Our 'there is something big going on' alerts exist only to inhibit
our regular alerts. They trigger when there seems to be 'too much'
wrong, ideally fast enough that their inhibition effect stops the
normal alerts from going out. Because normal alerts from big issues
being resolved don't necessarily clean out immediately, we want our
large scale alerts to linger on for some time after the amount of
problems we have drop below their trigger point. Among other things,
this avoids a gotcha with inhibitions and resolved alerts. Because we created these alerts
before v2.42.0, we implemented the effect of lingering on by using
max_over_time()
on the alert conditions (this was the old
way of giving an alert a minimum duration).
The subtle problem with using max_over_time() this way is that it means you can't usefully use a 'for:' condition to de-bounce your large scale alert trigger conditions. For example, if one of the conditions is 'there are too many ICMP ping probe failures', you'd potentially like to only declare a large scale issue if this persisted for more than one round of pings; otherwise a relatively brief blip of a switch could trigger your large scale alert. But because you're using max_over_time(), no short 'for:' will help; once you briefly hit the trigger number, it's effectively latched for our large scale alert lingering time.
Switching to extending the large scale alert directly with
'keep_firing_for
' fixes this issue, and also simplifies the
alert rule expression. Once we're no longer using max_over_time(),
we can set 'for: 1m' or another useful short number to de-bounce
our large scale alert trigger conditions.

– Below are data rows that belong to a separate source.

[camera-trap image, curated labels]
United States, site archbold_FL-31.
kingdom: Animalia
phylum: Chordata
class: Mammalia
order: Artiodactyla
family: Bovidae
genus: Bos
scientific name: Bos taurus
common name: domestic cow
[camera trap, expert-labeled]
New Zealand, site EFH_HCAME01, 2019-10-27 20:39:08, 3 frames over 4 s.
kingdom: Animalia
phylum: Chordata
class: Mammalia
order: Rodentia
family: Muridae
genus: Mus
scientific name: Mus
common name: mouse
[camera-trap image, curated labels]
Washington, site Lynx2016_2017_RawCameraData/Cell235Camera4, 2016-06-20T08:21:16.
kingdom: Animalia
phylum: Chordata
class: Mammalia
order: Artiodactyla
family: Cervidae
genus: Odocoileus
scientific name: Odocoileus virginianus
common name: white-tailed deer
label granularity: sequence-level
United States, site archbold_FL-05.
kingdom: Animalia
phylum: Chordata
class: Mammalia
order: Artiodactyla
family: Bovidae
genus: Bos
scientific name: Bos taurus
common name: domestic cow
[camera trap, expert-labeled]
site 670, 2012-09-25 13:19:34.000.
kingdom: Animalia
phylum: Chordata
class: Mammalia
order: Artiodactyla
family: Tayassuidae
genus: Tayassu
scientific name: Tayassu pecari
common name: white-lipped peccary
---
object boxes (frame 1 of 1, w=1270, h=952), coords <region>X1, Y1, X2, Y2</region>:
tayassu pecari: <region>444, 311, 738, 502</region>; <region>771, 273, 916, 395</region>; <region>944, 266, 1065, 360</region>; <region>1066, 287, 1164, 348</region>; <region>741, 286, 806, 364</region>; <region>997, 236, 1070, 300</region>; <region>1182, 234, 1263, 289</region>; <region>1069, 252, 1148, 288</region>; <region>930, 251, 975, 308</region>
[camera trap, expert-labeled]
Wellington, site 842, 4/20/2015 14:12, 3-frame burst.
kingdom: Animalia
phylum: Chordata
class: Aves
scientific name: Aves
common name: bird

(The drawback is that now we have a single de-bounce interval for all of the alert conditions, whereas before we could possibly have a more complex and nuanced set of conditions. For us, this isn't a big deal.)
I suspect that this may be generic to most uses of max_over_time() in alert rule expressions (fortunately, this was our only use of it). Possibly there are reasonable uses for it in sub-expressions, clever hacks, and maybe also using times and durations (eg, also, also).
|
|